--- BEGIN Source data ---
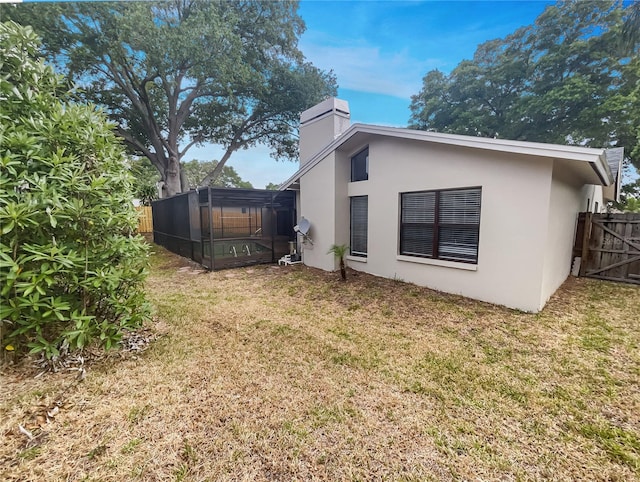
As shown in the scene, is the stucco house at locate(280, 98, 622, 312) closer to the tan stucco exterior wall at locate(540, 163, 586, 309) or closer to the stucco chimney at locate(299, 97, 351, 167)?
the tan stucco exterior wall at locate(540, 163, 586, 309)

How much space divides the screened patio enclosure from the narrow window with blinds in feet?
9.31

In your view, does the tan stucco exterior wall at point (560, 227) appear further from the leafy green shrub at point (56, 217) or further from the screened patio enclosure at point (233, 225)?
--- END Source data ---
Reproduce the records above exactly, starting with the line that contains "How much space" and ending with the last line.

How much space divides the screened patio enclosure from the narrow window with blinds in feet?
9.31

In your view, does the tan stucco exterior wall at point (560, 227) appear further from the leafy green shrub at point (56, 217) or further from the screened patio enclosure at point (233, 225)?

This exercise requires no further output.